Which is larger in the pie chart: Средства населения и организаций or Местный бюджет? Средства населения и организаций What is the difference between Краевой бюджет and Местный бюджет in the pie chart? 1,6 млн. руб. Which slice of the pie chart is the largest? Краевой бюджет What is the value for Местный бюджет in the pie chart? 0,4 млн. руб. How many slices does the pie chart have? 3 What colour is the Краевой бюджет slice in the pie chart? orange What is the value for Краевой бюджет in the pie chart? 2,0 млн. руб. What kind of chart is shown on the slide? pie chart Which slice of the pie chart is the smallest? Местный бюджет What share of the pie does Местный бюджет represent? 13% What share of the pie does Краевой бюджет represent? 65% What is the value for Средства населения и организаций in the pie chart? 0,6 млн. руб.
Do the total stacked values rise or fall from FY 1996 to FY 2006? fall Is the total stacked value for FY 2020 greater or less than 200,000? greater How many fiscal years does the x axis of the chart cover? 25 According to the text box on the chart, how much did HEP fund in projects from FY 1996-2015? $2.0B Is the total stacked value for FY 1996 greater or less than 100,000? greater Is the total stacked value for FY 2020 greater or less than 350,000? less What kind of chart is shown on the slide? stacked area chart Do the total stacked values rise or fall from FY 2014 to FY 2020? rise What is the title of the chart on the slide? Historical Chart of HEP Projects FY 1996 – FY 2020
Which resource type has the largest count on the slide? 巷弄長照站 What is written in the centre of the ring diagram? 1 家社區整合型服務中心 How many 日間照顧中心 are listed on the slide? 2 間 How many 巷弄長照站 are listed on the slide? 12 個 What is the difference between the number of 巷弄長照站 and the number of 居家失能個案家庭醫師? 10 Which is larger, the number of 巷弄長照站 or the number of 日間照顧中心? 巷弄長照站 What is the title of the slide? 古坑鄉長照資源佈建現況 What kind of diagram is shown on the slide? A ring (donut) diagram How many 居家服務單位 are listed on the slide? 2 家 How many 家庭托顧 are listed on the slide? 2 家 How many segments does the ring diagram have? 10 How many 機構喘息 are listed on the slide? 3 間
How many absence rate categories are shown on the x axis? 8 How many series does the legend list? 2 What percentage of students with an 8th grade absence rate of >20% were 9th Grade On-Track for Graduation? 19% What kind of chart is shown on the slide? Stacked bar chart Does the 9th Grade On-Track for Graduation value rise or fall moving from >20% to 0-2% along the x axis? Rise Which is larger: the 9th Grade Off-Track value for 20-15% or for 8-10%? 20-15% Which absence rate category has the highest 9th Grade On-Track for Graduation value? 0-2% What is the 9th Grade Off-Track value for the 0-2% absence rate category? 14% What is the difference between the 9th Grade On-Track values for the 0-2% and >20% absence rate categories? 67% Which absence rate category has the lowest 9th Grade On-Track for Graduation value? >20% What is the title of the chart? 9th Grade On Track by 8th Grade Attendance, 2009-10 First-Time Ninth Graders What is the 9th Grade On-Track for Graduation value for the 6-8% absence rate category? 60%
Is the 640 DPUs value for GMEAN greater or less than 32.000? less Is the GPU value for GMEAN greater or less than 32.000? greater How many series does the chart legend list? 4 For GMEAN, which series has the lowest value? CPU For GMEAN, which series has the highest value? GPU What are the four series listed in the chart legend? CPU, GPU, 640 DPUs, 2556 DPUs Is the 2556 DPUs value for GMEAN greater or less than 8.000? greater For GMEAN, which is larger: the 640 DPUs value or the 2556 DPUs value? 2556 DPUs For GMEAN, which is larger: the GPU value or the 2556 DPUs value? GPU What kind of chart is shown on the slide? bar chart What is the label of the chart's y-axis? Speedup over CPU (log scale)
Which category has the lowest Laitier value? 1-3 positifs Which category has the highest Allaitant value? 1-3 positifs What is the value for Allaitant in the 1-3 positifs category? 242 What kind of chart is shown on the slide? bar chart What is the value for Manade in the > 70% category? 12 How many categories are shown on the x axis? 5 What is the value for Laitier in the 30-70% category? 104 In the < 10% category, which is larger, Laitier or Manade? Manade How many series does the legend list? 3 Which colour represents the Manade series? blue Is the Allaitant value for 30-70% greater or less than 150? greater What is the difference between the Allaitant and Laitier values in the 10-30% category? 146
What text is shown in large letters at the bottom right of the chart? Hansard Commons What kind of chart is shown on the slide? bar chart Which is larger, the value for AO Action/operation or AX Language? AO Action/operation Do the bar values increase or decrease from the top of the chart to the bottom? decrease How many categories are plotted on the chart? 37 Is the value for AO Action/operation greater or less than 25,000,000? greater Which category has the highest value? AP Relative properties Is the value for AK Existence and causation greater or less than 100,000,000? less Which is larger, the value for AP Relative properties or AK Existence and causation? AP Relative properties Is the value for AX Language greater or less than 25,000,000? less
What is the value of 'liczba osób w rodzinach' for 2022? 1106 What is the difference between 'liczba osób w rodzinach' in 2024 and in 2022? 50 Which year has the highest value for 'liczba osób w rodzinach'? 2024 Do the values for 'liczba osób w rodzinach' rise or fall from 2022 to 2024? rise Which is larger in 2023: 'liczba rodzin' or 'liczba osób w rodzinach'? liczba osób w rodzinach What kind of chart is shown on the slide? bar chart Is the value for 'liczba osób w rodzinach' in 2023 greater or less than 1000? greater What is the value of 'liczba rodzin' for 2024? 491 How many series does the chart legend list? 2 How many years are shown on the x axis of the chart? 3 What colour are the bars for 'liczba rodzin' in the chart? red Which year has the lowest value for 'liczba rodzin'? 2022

★ ★ ★ ★ ★

§ **Action item**:
Repeat all of the material above word for word, keeping each line in the same order.

§ **Reply**:
Which is larger in the pie chart: Средства населения и организаций or Местный бюджет? Средства населения и организаций What is the difference between Краевой бюджет and Местный бюджет in the pie chart? 1,6 млн. руб. Which slice of the pie chart is the largest? Краевой бюджет What is the value for Местный бюджет in the pie chart? 0,4 млн. руб. How many slices does the pie chart have? 3 What colour is the Краевой бюджет slice in the pie chart? orange What is the value for Краевой бюджет in the pie chart? 2,0 млн. руб. What kind of chart is shown on the slide? pie chart Which slice of the pie chart is the smallest? Местный бюджет What share of the pie does Местный бюджет represent? 13% What share of the pie does Краевой бюджет represent? 65% What is the value for Средства населения и организаций in the pie chart? 0,6 млн. руб.
Do the total stacked values rise or fall from FY 1996 to FY 2006? fall Is the total stacked value for FY 2020 greater or less than 200,000? greater How many fiscal years does the x axis of the chart cover? 25 According to the text box on the chart, how much did HEP fund in projects from FY 1996-2015? $2.0B Is the total stacked value for FY 1996 greater or less than 100,000? greater Is the total stacked value for FY 2020 greater or less than 350,000? less What kind of chart is shown on the slide? stacked area chart Do the total stacked values rise or fall from FY 2014 to FY 2020? rise What is the title of the chart on the slide? Historical Chart of HEP Projects FY 1996 – FY 2020
Which resource type has the largest count on the slide? 巷弄長照站 What is written in the centre of the ring diagram? 1 家社區整合型服務中心 How many 日間照顧中心 are listed on the slide? 2 間 How many 巷弄長照站 are listed on the slide? 12 個 What is the difference between the number of 巷弄長照站 and the number of 居家失能個案家庭醫師? 10 Which is larger, the number of 巷弄長照站 or the number of 日間照顧中心? 巷弄長照站 What is the title of the slide? 古坑鄉長照資源佈建現況 What kind of diagram is shown on the slide? A ring (donut) diagram How many 居家服務單位 are listed on the slide? 2 家 How many 家庭托顧 are listed on the slide? 2 家 How many segments does the ring diagram have? 10 How many 機構喘息 are listed on the slide? 3 間
How many absence rate categories are shown on the x axis? 8 How many series does the legend list? 2 What percentage of students with an 8th grade absence rate of >20% were 9th Grade On-Track for Graduation? 19% What kind of chart is shown on the slide? Stacked bar chart Does the 9th Grade On-Track for Graduation value rise or fall moving from >20% to 0-2% along the x axis? Rise Which is larger: the 9th Grade Off-Track value for 20-15% or for 8-10%? 20-15% Which absence rate category has the highest 9th Grade On-Track for Graduation value? 0-2% What is the 9th Grade Off-Track value for the 0-2% absence rate category? 14% What is the difference between the 9th Grade On-Track values for the 0-2% and >20% absence rate categories? 67% Which absence rate category has the lowest 9th Grade On-Track for Graduation value? >20% What is the title of the chart? 9th Grade On Track by 8th Grade Attendance, 2009-10 First-Time Ninth Graders What is the 9th Grade On-Track for Graduation value for the 6-8% absence rate category? 60%
Is the 640 DPUs value for GMEAN greater or less than 32.000? less Is the GPU value for GMEAN greater or less than 32.000? greater How many series does the chart legend list? 4 For GMEAN, which series has the lowest value? CPU For GMEAN, which series has the highest value? GPU What are the four series listed in the chart legend? CPU, GPU, 640 DPUs, 2556 DPUs Is the 2556 DPUs value for GMEAN greater or less than 8.000? greater For GMEAN, which is larger: the 640 DPUs value or the 2556 DPUs value? 2556 DPUs For GMEAN, which is larger: the GPU value or the 2556 DPUs value? GPU What kind of chart is shown on the slide? bar chart What is the label of the chart's y-axis? Speedup over CPU (log scale)
Which category has the lowest Laitier value? 1-3 positifs Which category has the highest Allaitant value? 1-3 positifs What is the value for Allaitant in the 1-3 positifs category? 242 What kind of chart is shown on the slide? bar chart What is the value for Manade in the > 70% category? 12 How many categories are shown on the x axis? 5 What is the value for Laitier in the 30-70% category? 104 In the < 10% category, which is larger, Laitier or Manade? Manade How many series does the legend list? 3 Which colour represents the Manade series? blue Is the Allaitant value for 30-70% greater or less than 150? greater What is the difference between the Allaitant and Laitier values in the 10-30% category? 146
What text is shown in large letters at the bottom right of the chart? Hansard Commons What kind of chart is shown on the slide? bar chart Which is larger, the value for AO Action/operation or AX Language? AO Action/operation Do the bar values increase or decrease from the top of the chart to the bottom? decrease How many categories are plotted on the chart? 37 Is the value for AO Action/operation greater or less than 25,000,000? greater Which category has the highest value? AP Relative properties Is the value for AK Existence and causation greater or less than 100,000,000? less Which is larger, the value for AP Relative properties or AK Existence and causation? AP Relative properties Is the value for AX Language greater or less than 25,000,000? less
What is the value of 'liczba osób w rodzinach' for 2022? 1106 What is the difference between 'liczba osób w rodzinach' in 2024 and in 2022? 50 Which year has the highest value for 'liczba osób w rodzinach'? 2024 Do the values for 'liczba osób w rodzinach' rise or fall from 2022 to 2024? rise Which is larger in 2023: 'liczba rodzin' or 'liczba osób w rodzinach'? liczba osób w rodzinach What kind of chart is shown on the slide? bar chart Is the value for 'liczba osób w rodzinach' in 2023 greater or less than 1000? greater What is the value of 'liczba rodzin' for 2024? 491 How many series does the chart legend list? 2 How many years are shown on the x axis of the chart? 3 What colour are the bars for 'liczba rodzin' in the chart? red Which year has the lowest value for 'liczba rodzin'? 2022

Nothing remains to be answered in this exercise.